Die Klärung der ersten beiden Fragen ist umfassender und erfordert im ersten Schritt die Ermittlung
der Digitalisierungsbedarfe. Hierfür wird ein beanspruchungs- mit einem belastungszentrierten Untersuchungsansatz
kombiniert. Ersterer basiert auf dem Einsatz eines innovativen psychophysiologischen
Stressmonitoring-Tools zur Identifikation von Stressreaktionen in Echtzeit auf belastende Ereignisse
und Arbeitssituationen (Beanspruchungsmessung auf der Mikroebene mittels Ecological Momentary
Assessments). Der belastungszentrierte Ansatz nutzt objektiv-bedingungsbezogene Arbeitsanalysemethoden,
um alle Anforderungen der Pflegetätigkeit zu erfassen und vor dem Hintergrund
bestehender Normen, Standards etc. sowie unter Berücksichtigung von Beanspruchungs- und Erholungsprozessen
(Beanspruchungsmessung auf der Makroebene mittels ambulantem 24-Stunden-Monitoring)
zu bewerten. Insgesamt werden mit diesem Vorgehen 100 Arbeitsplätze und die daran beschäftigten
Pflegekräfte (z. T. mehrfach) über jeweils eine Arbeitsschicht untersucht. Aus der Kombination
der Ergebnisse beider Ansätze werden im zweiten Schritt Digitalisierungsoptionen inklusive
der prospektiven Neu- bzw. Umgestaltung der betroffenen Tätigkeiten zu effizienten, beeinträchtigungsfreien
und möglichst gesundheitsförderlichen Tätigkeiten abgeleitet. Die örtlich-zeitliche Flexibilisierung
von Teilaufträgen spielt eine besondere Rolle, da dies die Fokussierung auf eine Arbeitsaufgabe
ohne ständige Unterbrechungen ermöglichen könnte.
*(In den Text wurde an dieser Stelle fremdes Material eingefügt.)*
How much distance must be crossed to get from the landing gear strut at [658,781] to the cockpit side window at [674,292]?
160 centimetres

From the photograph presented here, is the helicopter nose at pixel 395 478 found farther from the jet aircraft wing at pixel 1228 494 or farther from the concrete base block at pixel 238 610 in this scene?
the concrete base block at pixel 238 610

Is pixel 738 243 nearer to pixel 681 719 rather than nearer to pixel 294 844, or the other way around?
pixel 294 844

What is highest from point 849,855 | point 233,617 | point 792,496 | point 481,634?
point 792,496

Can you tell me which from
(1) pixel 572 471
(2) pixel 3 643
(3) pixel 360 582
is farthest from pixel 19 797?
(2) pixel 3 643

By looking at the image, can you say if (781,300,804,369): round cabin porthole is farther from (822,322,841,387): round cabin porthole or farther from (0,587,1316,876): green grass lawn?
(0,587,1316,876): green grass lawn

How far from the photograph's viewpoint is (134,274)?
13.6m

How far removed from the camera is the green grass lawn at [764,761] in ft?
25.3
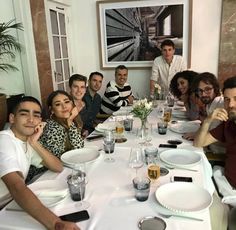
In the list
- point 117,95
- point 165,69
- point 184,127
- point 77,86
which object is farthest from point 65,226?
point 165,69

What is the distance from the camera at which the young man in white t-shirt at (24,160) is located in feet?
3.42

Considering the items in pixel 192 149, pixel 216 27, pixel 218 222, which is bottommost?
pixel 218 222

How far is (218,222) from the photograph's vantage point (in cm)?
141

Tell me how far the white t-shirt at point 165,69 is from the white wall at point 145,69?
15.6 inches

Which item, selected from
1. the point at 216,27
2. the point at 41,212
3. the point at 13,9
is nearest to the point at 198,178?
the point at 41,212

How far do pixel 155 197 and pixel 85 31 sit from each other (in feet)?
13.8

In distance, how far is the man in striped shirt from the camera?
3.56 metres

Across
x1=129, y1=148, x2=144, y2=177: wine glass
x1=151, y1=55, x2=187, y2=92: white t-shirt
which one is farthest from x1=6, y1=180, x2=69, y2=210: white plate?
x1=151, y1=55, x2=187, y2=92: white t-shirt

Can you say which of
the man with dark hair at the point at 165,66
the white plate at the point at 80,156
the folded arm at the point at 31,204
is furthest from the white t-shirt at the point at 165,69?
the folded arm at the point at 31,204

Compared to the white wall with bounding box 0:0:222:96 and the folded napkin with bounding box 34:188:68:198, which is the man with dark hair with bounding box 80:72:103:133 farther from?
the folded napkin with bounding box 34:188:68:198

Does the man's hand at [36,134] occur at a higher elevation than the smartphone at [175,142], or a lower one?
higher

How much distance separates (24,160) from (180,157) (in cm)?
93

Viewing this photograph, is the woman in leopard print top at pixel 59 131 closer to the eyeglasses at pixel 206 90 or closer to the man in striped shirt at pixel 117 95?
the eyeglasses at pixel 206 90

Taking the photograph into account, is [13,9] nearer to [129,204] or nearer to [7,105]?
[7,105]
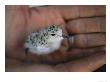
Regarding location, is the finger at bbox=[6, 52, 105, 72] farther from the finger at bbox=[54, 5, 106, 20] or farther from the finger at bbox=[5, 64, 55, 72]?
the finger at bbox=[54, 5, 106, 20]

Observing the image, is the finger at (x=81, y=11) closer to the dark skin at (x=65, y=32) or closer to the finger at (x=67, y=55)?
the dark skin at (x=65, y=32)
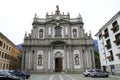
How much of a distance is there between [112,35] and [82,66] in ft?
41.7

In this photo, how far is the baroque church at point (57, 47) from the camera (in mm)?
40500

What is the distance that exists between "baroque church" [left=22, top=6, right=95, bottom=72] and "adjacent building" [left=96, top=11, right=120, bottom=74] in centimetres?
562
Die dritte Fragestellung ist im Sinne der Nachhaltigkeit des vorgeschlagenen Forschungsvorhabens
auf eine konkrete Digitalisierungsmaßnahme ausgerichtet und beinhaltet Prä- und Postuntersuchungen
der Belastung und Beanspruchung bei der Einführung einer KI-basierten Telefonassistenz (KI-TA).
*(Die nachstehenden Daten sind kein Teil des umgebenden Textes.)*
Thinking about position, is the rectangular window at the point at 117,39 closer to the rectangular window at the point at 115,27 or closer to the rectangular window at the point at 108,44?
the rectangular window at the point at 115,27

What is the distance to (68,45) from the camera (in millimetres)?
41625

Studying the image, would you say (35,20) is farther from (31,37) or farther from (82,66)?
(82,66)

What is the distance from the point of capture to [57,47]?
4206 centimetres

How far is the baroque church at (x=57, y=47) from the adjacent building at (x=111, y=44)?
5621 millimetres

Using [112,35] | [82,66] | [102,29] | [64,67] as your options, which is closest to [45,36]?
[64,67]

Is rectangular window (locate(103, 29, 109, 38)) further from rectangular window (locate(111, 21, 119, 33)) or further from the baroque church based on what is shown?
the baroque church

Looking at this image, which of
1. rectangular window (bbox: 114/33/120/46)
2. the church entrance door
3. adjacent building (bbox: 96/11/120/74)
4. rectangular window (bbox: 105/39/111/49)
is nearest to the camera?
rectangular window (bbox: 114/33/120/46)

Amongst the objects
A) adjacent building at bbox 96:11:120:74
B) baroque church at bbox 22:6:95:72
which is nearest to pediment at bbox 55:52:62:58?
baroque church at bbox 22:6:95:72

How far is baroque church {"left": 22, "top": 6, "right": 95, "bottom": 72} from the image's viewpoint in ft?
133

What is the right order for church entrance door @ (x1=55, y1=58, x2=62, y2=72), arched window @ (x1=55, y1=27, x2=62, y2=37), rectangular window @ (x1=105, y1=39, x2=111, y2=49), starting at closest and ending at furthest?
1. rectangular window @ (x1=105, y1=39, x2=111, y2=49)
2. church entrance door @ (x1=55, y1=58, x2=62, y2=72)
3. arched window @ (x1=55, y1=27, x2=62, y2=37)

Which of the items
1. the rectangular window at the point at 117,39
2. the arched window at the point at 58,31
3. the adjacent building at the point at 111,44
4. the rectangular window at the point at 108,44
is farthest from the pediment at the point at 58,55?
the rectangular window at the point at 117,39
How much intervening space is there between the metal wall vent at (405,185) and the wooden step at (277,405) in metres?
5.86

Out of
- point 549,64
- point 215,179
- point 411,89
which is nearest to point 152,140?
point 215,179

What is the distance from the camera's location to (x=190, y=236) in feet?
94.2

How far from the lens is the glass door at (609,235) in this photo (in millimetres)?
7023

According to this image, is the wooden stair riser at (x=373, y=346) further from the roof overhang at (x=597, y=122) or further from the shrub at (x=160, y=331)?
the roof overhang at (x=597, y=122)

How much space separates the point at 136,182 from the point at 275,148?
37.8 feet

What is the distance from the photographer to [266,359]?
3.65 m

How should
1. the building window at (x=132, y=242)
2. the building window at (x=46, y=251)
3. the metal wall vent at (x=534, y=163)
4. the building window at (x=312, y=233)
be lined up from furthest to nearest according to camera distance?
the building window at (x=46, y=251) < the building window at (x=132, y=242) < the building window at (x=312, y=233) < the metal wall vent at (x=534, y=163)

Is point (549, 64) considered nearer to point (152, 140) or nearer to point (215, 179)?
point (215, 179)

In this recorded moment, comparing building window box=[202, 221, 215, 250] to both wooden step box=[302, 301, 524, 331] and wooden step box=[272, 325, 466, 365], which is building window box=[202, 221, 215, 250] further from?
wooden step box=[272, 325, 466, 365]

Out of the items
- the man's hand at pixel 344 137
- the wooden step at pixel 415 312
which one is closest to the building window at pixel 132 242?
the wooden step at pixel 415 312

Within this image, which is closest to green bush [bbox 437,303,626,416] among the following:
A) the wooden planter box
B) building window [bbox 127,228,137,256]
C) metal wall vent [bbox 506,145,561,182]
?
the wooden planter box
In die Planung und Implementierung der KI-TA sollen die Erkenntnisse aus der Beantwortung der ersten
beiden Fragen einfließen, damit die Gestaltung der Gesamttätigkeit nach Einführung der KI-TA
ein beeinträchtigungsfreies und gesundheitsförderliches Arbeiten ermöglicht. Einen besonderen Stellenwert
nimmt die Übergabe des neu entstehenden Handlungsspielraums (örtlich-zeitliche Flexibilisierung
der telefonisch zu erledigenden Arbeitsaufgaben) an die Pflegekräfte ein.
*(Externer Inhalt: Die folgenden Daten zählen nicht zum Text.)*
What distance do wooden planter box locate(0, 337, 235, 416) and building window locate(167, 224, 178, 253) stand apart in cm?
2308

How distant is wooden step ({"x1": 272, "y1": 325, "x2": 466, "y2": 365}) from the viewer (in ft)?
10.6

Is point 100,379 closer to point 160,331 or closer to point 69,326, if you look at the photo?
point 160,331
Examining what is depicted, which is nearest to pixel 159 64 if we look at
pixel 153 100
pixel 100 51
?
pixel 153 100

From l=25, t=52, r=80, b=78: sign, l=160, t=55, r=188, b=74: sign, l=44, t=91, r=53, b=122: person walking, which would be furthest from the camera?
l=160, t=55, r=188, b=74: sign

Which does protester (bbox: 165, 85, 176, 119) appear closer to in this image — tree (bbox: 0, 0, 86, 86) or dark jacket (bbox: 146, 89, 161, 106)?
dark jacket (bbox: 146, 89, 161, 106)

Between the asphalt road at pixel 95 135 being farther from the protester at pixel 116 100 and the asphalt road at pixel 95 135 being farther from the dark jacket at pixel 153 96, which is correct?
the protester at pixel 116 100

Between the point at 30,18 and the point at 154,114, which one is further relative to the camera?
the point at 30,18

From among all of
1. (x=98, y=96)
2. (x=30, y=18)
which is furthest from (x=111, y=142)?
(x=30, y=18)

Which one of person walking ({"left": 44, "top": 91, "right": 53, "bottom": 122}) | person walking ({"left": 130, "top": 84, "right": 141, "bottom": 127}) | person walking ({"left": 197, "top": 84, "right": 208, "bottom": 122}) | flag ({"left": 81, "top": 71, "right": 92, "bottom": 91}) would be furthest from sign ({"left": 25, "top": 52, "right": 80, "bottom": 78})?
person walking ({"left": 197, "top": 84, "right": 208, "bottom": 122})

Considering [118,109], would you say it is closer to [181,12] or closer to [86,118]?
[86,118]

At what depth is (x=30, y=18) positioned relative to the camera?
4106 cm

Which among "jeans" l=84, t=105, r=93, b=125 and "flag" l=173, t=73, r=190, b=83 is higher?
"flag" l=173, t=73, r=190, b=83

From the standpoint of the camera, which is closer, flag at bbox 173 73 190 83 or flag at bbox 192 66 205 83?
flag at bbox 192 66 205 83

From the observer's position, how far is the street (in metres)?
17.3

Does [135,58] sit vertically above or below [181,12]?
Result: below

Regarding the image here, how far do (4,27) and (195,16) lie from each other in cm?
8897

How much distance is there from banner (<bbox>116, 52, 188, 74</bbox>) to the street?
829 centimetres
Die integrierende Auswertung der Ergebnisse aller drei Fragen soll in einer Leitlinie münden, die die
gesundheitsförderliche Gestaltung aller Schritte eines Digitalisierungsprozesses - von der Bedarfsanalyse
über die Implementierung bis hin zur Evaluation der Wirksamkeit und Zielerreichung - standardisiert
für unterschiedliche Anwendungsszenarien beschreibt.